RIYADH: Saudi Arabian Foreign Minister Adel al-Jubeir reaffirmed on Tuesday the kingdom’s willingness to deploy troops to Syria as part of US-led efforts to stabilise the conflict-torn country.
“We are in discussions with the US and have been since the beginning of the Syrian crisis (in 2011) about sending forces into Syria,” Jubeir said at a press conference in Riyadh with UN chief Antonio Guterres.
The comments were in response to a Wall Street Journal report on Monday that US President Donald Trump’s administration was seeking to assemble an Arab force, including troops from Saudi Arabia and the United Arab Emirates, to help stabilise Syria.

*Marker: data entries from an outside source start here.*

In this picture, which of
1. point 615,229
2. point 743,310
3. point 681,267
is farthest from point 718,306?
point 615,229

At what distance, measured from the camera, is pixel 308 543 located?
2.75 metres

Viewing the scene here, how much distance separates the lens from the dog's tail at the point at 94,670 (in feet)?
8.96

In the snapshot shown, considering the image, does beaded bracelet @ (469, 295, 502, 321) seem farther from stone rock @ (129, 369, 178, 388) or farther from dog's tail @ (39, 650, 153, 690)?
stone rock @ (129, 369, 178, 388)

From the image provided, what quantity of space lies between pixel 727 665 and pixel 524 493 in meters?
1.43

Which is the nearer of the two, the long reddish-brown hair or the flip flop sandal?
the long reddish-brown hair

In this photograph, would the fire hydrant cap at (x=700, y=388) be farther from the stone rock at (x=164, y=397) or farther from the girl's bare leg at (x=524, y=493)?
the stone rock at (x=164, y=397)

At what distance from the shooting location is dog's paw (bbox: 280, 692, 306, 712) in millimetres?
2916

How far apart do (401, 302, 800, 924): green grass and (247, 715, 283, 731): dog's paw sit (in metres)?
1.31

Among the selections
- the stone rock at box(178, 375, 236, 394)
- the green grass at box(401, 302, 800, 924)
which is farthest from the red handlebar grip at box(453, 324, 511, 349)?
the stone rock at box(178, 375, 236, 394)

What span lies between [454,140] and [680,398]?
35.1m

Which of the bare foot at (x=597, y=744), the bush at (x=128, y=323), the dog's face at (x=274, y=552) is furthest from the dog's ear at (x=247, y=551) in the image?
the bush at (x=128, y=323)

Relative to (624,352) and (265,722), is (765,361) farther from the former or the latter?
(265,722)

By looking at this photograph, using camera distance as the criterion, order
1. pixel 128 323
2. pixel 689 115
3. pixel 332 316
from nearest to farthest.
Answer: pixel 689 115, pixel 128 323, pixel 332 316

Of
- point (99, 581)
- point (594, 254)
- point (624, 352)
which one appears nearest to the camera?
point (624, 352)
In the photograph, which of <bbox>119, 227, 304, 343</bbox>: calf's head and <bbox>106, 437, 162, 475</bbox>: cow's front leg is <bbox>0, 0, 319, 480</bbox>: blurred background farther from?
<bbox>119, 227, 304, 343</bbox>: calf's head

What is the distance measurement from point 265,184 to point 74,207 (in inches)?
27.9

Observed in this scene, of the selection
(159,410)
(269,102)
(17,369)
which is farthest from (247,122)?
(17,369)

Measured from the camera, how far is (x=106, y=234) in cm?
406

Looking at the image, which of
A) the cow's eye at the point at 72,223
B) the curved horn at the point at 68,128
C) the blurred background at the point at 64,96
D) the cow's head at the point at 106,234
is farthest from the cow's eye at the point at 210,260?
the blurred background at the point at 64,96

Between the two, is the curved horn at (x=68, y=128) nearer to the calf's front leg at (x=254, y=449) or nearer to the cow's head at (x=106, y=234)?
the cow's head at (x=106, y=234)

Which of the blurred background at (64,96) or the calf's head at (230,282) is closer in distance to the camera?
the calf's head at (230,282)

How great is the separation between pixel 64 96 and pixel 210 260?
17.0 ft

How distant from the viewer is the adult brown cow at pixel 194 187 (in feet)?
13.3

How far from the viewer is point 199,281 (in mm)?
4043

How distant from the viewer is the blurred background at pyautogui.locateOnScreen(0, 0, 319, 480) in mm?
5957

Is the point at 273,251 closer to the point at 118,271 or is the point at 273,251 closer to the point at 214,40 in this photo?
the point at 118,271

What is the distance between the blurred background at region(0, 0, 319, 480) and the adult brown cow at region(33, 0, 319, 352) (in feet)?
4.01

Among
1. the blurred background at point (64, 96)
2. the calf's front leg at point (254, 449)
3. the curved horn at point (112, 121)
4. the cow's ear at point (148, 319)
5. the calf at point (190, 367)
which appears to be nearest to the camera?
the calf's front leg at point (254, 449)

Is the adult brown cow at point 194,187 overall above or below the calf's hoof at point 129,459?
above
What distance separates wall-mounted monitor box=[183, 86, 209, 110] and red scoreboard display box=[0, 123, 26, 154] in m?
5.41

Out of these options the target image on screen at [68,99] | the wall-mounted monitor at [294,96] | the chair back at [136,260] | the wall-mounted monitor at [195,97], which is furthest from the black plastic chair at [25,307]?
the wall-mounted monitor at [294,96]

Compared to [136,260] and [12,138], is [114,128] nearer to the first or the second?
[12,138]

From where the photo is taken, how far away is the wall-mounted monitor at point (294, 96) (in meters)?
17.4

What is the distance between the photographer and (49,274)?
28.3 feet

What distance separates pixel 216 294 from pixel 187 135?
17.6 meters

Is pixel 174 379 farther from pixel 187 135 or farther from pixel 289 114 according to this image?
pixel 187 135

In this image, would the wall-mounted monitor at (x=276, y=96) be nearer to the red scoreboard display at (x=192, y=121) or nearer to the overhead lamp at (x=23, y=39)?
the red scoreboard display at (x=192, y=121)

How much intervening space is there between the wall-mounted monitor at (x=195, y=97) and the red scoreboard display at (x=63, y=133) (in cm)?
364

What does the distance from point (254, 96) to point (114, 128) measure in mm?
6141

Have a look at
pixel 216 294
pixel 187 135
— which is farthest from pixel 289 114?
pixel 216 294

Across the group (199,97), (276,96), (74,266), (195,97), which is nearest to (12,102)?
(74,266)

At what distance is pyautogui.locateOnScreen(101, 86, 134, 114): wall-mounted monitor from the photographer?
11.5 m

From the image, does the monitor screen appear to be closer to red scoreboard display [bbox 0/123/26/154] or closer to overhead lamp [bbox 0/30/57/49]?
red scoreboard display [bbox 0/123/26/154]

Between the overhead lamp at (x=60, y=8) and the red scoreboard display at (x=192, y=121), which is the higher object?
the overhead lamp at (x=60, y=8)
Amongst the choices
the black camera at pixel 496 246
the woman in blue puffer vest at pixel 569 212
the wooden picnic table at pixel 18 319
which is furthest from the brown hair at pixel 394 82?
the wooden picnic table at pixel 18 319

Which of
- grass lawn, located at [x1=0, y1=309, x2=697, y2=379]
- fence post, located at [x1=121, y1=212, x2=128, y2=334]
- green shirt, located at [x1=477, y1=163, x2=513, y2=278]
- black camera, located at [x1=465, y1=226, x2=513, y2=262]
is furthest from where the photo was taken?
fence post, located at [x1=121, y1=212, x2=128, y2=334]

The report follows weekend strikes by the United States, Britain and France against Syrian leader Bashar al-Assad’s regime that hit targets they said were linked to its chemical weapons programme.
Jubeir emphasised the proposal to send its troops was “not new”.
“We made a proposal to the (previous US) Obama administration that if the US were to send forces… then Saudi Arabia would consider along with other countries sending forces as part of this contingent,” he said.
Syria’s war, the most tangled of the region’s conflicts, is a key point of contention pitting Riyadh and its allies, who mainly back Sunni Muslim rebels, against regime backer Iran and its Lebanese ally Hezbollah.
Riyadh and Shiite rival Tehran also back opposing sides in other hotspots across the mainly Sunni Middle East, including Lebanon, Iraq and Saudi Arabia’s southern neighbour, Yemen.